2009-05-29

Porsche: the car maker turned to hedge fund now in financial trouble

While 2008 was a great year for Porsche as reported in the following two posts, it looks like the massive leverage and risk that they took on speculative positions (mostly call options on Volkswagen) is now bringing them big trouble. As I previously noted, Porsche is not a car maker in my opinion anymore, since speculation on the stock market seems to generate more profit for the company than the actual sales of cars. And as you will see down the article, they seem to have done quite a bit of risky speculative trades, like writing put options (selling puts) to raise cash to buy call options! And then, they have about 10 billion of "other liabilities" they won't comment about...
May 26 (Bloomberg) -- Porsche SE, struggling to combine with Volkswagen AG, is in danger of losing some of the 17.3 billion euros ($24.3 billion) in profits recorded from holding VW options because it may not have the money to exercise them.

Porsche bought options and Volkswagen stock for more than three years and controls more than 70 percent of Europe’s biggest automaker. Now, Stuttgart, Germany-based Porsche may be unable to raise the money needed to cash in the options, according to research by Sanford C. Bernstein & Co., Sal. Oppenheim jr. & Cie. and FAIResearch GmbH & Co.

The 78-year-old maker of the 911 sports car piled up more than 9 billion euros in debt and hasn’t been able to raise the financing even after the options contracts surged in value along with the sevenfold gain in VW shares since 2005, according to the analysts [...].

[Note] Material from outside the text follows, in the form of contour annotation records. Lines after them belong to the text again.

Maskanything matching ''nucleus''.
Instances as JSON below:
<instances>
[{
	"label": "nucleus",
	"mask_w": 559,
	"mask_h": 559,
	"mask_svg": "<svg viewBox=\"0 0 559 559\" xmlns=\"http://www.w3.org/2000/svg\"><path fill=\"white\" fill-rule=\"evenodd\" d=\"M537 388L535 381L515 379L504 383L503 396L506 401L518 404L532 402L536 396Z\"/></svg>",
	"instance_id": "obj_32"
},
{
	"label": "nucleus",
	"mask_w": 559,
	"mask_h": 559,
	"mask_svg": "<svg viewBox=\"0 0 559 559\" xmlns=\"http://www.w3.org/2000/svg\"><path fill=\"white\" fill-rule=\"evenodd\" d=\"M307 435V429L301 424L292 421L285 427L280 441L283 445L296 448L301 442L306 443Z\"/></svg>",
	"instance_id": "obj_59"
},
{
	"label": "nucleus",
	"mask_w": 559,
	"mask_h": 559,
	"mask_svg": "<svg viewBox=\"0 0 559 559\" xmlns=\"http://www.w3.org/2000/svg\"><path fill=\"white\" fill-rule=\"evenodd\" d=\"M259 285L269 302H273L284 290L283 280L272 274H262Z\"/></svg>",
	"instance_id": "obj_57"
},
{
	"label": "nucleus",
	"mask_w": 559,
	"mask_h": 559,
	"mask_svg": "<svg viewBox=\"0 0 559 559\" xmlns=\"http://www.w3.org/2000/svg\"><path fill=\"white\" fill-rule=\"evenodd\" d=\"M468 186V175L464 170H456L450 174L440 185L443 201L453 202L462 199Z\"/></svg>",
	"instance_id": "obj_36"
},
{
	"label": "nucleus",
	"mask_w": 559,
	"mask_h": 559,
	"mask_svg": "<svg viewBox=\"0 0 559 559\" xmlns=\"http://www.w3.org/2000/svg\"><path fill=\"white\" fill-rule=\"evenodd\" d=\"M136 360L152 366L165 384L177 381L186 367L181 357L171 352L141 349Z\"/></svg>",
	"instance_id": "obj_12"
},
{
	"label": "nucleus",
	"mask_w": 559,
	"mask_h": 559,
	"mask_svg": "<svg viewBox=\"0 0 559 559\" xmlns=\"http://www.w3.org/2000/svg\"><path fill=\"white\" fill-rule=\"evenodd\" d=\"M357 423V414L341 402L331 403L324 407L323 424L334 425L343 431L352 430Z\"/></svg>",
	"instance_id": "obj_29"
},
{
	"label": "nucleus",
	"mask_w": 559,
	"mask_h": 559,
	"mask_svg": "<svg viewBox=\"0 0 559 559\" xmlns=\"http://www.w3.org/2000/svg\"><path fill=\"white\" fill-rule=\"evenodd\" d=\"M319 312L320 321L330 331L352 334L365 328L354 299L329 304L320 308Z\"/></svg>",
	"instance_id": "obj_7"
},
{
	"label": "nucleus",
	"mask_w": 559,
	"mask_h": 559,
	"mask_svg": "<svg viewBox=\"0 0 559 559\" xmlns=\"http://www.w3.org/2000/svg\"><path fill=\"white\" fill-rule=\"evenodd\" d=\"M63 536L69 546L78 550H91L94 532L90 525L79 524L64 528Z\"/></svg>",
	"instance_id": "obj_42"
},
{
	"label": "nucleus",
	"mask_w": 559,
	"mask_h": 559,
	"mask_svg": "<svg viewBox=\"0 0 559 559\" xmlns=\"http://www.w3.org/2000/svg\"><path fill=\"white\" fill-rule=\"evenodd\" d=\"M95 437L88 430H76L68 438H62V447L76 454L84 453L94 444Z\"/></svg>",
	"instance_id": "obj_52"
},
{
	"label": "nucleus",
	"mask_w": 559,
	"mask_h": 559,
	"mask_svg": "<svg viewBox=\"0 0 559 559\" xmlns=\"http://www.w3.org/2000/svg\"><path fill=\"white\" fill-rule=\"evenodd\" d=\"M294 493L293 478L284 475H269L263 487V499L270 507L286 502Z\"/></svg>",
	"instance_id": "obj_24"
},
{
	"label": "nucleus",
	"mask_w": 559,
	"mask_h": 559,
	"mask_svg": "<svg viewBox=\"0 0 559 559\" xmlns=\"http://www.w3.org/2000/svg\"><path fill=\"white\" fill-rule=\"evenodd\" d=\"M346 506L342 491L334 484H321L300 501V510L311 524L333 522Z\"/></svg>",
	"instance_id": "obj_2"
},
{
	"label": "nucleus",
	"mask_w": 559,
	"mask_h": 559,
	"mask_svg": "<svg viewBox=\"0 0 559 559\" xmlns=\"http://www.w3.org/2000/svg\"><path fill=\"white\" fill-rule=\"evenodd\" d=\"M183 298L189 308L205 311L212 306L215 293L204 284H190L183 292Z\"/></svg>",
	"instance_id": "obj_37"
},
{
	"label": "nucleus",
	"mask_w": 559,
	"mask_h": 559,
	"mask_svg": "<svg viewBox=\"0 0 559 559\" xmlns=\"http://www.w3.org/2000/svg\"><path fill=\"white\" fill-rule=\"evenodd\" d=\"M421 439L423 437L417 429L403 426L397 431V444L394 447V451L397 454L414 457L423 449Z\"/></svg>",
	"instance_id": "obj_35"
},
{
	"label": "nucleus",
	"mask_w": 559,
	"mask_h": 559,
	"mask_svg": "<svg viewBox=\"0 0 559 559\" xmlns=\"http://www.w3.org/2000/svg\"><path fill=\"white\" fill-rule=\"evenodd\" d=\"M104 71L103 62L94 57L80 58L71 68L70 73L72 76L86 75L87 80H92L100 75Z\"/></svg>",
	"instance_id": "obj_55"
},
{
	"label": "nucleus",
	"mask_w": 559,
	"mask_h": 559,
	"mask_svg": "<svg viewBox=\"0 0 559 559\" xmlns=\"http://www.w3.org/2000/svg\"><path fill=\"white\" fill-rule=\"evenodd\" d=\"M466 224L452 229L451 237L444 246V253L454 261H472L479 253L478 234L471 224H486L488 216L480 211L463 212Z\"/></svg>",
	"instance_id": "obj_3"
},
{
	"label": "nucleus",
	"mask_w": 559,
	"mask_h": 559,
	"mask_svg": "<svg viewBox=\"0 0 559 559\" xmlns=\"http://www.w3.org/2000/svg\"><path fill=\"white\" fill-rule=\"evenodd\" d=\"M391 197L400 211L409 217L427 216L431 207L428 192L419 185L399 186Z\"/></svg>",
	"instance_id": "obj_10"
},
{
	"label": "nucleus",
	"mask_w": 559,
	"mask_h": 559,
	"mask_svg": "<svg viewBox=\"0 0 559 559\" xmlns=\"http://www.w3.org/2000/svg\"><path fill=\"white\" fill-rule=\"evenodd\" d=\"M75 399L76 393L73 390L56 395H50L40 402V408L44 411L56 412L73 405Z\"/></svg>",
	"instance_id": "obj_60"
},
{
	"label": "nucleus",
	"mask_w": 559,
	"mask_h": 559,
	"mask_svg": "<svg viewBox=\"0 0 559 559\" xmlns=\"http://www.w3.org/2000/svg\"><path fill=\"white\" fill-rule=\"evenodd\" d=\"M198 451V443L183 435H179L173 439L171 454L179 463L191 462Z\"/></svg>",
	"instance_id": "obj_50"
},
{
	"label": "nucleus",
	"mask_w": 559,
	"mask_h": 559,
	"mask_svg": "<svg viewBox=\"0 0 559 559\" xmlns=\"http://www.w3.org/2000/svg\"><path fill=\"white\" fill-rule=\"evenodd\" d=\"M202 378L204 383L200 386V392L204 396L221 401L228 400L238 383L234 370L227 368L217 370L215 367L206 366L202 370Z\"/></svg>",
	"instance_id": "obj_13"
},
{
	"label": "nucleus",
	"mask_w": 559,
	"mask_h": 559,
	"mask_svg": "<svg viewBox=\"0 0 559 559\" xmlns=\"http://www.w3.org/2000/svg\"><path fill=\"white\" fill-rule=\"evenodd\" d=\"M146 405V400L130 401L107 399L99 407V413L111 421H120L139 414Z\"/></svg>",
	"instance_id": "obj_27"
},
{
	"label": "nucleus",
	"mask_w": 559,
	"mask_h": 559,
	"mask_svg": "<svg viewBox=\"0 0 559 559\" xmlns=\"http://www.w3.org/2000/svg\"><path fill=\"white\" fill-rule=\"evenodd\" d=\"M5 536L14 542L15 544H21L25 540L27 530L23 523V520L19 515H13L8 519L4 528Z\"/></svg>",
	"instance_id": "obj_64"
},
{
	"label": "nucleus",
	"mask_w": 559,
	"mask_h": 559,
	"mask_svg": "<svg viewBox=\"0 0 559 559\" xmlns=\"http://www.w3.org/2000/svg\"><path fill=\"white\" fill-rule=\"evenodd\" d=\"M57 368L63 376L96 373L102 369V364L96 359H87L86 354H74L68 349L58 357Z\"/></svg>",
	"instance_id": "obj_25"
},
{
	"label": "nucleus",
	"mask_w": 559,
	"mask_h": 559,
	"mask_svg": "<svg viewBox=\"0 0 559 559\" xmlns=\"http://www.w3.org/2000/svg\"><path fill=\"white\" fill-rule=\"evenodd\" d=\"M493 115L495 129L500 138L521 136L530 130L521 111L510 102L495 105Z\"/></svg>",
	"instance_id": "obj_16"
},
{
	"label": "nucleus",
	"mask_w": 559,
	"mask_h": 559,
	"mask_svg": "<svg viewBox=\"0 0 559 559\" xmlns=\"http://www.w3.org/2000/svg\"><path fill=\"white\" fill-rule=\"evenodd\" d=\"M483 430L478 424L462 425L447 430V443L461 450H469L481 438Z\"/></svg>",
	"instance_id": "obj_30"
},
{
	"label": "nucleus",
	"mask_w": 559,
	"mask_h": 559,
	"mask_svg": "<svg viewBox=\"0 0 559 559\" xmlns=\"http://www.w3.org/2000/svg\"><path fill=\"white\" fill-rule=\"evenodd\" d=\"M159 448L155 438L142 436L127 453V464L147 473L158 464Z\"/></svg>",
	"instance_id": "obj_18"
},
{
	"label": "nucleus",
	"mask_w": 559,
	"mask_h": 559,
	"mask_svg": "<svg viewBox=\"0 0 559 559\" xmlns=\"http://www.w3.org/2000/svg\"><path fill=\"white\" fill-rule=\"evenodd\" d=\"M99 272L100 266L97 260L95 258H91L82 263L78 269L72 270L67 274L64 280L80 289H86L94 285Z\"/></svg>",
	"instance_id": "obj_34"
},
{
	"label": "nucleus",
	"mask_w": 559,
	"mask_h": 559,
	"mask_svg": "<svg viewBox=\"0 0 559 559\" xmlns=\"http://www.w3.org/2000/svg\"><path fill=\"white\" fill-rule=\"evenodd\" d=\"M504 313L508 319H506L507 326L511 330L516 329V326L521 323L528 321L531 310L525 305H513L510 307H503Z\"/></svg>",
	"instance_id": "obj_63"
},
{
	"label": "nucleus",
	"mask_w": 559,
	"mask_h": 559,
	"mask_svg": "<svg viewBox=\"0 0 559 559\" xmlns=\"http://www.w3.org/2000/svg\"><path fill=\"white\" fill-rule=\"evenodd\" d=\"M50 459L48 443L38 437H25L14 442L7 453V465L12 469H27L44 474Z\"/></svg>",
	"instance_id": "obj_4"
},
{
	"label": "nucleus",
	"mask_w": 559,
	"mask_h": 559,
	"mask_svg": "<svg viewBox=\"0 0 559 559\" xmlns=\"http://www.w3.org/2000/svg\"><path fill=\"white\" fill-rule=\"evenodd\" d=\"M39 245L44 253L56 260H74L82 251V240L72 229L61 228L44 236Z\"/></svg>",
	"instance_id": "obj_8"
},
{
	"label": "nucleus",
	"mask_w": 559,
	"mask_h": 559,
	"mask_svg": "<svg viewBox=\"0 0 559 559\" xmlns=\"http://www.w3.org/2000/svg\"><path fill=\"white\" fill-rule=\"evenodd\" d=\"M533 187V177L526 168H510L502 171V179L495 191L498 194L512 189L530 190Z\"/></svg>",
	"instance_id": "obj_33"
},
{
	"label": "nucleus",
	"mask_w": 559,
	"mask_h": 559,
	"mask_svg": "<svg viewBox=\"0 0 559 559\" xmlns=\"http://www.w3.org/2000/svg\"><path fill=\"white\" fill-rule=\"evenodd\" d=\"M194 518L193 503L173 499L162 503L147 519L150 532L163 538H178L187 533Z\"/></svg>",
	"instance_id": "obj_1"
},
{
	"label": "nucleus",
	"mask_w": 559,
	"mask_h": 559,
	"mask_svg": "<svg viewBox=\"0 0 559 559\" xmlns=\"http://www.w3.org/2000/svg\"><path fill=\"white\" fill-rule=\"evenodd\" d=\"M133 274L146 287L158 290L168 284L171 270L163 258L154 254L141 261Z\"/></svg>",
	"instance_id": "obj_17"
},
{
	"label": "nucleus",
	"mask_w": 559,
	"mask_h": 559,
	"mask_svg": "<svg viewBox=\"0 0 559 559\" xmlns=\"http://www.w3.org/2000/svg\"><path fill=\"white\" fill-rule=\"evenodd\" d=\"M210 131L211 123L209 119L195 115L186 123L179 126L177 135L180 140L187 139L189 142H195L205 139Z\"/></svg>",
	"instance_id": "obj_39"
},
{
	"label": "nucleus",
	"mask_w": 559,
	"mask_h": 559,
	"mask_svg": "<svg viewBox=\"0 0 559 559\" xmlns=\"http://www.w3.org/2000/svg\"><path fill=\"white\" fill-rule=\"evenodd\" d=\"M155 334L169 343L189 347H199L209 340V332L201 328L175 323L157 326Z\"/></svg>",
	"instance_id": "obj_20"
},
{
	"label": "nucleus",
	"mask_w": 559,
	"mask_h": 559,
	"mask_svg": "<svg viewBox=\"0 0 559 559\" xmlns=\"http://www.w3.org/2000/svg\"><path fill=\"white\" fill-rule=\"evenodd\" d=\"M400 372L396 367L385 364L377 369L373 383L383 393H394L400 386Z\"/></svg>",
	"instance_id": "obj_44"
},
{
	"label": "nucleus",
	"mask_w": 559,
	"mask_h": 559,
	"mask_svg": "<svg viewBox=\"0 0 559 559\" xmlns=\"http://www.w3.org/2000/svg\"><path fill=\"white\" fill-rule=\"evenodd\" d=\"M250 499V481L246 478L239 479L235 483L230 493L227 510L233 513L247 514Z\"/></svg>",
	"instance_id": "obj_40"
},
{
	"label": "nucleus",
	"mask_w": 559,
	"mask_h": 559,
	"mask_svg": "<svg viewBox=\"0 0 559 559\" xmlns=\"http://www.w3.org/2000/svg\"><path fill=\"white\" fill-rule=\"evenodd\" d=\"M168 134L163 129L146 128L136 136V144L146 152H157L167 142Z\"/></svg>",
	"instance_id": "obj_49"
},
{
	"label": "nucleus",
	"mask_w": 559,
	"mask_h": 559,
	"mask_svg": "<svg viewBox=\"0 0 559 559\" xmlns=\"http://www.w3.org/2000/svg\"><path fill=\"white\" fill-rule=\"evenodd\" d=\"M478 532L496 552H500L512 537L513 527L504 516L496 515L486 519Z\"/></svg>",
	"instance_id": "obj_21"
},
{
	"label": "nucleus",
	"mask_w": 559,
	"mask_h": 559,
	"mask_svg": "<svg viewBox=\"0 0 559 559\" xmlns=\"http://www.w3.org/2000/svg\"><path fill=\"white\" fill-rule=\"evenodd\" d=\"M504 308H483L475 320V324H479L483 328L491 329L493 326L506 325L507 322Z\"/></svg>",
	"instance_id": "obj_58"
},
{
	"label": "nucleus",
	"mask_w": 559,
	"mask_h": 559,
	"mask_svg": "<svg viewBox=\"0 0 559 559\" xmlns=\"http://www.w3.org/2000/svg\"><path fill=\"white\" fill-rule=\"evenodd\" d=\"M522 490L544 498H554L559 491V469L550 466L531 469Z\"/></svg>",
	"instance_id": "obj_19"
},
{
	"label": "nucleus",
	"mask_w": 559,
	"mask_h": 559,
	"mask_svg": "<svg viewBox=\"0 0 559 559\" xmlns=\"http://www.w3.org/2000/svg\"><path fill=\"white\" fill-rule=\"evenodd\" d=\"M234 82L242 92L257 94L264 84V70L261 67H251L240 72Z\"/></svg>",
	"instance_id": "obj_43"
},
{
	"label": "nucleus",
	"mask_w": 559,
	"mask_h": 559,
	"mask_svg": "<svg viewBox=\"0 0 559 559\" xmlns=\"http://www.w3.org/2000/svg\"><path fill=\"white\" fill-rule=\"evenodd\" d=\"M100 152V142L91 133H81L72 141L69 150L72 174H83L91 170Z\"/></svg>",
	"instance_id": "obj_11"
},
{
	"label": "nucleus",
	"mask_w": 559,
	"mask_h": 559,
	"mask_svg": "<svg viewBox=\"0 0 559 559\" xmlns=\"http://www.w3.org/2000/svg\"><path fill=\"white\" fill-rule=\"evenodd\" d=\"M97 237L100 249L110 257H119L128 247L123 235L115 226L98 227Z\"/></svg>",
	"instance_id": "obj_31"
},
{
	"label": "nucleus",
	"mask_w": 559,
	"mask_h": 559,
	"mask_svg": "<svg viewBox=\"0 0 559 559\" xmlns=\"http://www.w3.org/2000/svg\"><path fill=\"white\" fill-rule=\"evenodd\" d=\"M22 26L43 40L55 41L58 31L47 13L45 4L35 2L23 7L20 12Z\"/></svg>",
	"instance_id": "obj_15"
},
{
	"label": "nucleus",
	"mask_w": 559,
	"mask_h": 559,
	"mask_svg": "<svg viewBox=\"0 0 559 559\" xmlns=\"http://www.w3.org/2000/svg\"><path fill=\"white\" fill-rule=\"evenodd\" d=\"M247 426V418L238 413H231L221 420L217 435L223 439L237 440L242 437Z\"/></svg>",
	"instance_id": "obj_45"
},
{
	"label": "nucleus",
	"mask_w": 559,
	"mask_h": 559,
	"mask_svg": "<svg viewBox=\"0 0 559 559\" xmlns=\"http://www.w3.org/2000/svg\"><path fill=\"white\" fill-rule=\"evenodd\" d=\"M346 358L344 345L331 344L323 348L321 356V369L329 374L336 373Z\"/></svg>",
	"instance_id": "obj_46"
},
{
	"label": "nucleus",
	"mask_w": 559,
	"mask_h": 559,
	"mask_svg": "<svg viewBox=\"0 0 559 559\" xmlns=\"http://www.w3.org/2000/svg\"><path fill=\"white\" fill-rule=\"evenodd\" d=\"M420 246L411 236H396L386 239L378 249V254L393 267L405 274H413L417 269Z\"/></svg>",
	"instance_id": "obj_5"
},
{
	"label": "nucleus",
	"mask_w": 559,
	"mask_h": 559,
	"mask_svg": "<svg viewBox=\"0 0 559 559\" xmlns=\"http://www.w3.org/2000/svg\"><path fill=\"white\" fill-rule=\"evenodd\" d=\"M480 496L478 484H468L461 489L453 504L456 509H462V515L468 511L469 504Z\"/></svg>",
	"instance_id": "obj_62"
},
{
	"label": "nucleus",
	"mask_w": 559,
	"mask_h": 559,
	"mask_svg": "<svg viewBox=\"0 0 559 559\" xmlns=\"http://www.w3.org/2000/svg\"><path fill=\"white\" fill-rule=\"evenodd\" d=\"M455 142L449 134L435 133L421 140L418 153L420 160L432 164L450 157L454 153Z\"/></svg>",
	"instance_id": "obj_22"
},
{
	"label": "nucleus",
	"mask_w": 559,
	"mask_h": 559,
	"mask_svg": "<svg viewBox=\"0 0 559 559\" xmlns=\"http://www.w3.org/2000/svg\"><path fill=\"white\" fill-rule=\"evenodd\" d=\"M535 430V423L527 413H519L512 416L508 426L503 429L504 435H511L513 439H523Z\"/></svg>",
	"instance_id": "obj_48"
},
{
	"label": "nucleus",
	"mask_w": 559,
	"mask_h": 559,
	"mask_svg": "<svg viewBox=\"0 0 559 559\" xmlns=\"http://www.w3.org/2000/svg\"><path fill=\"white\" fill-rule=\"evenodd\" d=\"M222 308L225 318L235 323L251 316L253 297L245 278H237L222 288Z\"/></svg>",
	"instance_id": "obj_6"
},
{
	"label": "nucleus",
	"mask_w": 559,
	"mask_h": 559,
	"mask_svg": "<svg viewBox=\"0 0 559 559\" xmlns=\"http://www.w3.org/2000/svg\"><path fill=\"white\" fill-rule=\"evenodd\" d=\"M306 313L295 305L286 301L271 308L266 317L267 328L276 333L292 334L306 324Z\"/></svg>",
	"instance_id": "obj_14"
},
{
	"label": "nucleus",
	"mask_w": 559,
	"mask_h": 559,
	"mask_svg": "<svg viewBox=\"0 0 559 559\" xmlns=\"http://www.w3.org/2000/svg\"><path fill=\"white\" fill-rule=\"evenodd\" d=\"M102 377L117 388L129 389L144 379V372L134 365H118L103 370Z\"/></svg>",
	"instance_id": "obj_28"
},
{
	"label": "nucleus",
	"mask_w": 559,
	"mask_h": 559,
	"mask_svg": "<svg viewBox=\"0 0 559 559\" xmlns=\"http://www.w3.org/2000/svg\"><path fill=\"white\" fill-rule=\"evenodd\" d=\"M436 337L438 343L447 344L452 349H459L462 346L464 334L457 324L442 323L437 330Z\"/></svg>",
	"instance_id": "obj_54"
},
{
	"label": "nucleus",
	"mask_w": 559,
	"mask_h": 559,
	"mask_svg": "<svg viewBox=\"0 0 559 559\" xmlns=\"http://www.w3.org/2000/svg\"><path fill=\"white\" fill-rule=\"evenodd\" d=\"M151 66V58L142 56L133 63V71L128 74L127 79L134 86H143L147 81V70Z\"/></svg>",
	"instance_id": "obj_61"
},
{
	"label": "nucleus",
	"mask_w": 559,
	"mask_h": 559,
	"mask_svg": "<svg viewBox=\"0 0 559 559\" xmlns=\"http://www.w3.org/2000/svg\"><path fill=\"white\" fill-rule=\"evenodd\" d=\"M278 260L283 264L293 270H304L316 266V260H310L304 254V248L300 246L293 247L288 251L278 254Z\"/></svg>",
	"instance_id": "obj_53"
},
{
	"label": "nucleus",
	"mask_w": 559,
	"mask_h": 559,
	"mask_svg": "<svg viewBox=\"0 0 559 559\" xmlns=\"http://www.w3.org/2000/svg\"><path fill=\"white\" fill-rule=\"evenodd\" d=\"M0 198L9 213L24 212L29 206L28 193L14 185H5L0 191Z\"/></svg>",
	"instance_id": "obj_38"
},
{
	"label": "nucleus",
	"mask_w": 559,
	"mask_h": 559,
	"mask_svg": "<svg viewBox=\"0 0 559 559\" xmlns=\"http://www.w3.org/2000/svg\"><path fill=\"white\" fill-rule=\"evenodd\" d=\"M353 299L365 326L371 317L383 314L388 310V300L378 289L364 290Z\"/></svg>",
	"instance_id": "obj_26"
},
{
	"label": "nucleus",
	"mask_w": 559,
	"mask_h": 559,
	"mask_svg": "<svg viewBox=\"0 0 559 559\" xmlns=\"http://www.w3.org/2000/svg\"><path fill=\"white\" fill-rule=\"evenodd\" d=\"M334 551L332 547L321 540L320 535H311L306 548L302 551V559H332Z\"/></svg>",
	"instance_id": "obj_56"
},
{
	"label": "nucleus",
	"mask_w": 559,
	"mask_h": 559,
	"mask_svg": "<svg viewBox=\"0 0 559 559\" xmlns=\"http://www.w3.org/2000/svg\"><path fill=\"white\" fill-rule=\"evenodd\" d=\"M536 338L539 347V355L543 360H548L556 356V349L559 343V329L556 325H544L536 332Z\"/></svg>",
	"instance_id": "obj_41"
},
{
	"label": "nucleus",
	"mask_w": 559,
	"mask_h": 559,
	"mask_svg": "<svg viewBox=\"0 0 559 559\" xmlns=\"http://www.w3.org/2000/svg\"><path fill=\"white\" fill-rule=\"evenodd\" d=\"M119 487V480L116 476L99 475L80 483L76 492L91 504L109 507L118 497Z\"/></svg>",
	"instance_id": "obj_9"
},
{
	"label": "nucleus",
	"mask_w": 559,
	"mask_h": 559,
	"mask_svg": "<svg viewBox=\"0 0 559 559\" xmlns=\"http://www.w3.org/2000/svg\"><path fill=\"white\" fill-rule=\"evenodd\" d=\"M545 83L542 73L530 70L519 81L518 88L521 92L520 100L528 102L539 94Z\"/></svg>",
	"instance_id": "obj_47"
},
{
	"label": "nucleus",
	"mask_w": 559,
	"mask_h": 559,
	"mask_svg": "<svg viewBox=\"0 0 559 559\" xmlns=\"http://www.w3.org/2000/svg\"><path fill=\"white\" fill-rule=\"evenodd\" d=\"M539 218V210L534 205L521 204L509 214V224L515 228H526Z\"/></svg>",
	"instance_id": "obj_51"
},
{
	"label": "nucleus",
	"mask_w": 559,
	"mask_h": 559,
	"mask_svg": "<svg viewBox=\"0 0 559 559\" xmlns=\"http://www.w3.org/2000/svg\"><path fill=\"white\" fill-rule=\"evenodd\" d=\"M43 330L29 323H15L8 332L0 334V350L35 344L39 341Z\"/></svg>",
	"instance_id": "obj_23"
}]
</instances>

“The smartest guys in the room are running out of options,” Max Warburton, a London-based analyst at Bernstein, said in an e-mailed message May 19. “We no longer believe Porsche is in a position to control the VW share price and are increasingly convinced that the VW ordinary shares will collapse.” [...]

Since 2007, Porsche has reported profits from VW options of 17.3 billion euros, according to its financial statements. The gains were booked as VW shares jumped 648 percent from 33.35 euros at the start of 2005, the year Porsche started buying its stake, to 249.45 euros at the end of January 2009.

The bulk of the earnings are on paper, said Gaube, the spokesman. As VW shares rose, so did the value of the options. Porsche has added the amount by which the options increased to its income statement, according to the company. Under so-called mark-to-market accounting rules, the profit would be reversed on the income statement as a loss if the options’ value fell, Gaube said. [...]

Porsche received a credit line from Volkswagen that expires in September, Bamler, the Porsche spokesman, said yesterday. He wouldn’t provide the size of the loan. [...]

Porsche Supervisory Board Chairman Wolfgang Porsche is struggling to raise money to buy more Volkswagen equity, according to Bernstein and FAIResearch. [...]

Porsche’s latest financial report shows 9.64 billion euros in “other liabilities,” without giving more details. Gaube, the spokesman, declined to comment on them.

Hans-Peter Wodniok, an analyst at FAIResearch in Frankfurt, and Warburton at Bernstein said some of the liabilities are probably puts on VW shares that Porsche issued and sold to finance the purchase of the calls.

Christian Breitsprecher, an analyst at Sal. Oppenheim in Frankfurt, said Porsche’s challenges may mount should it let the calls expire. That may spur banks that underwrote the calls to sell VW common shares they bought as insurance, lowering the stock.

“You just walk away from the calls,” said Breitsprecher. “It only becomes a problem when you’ve also written puts.”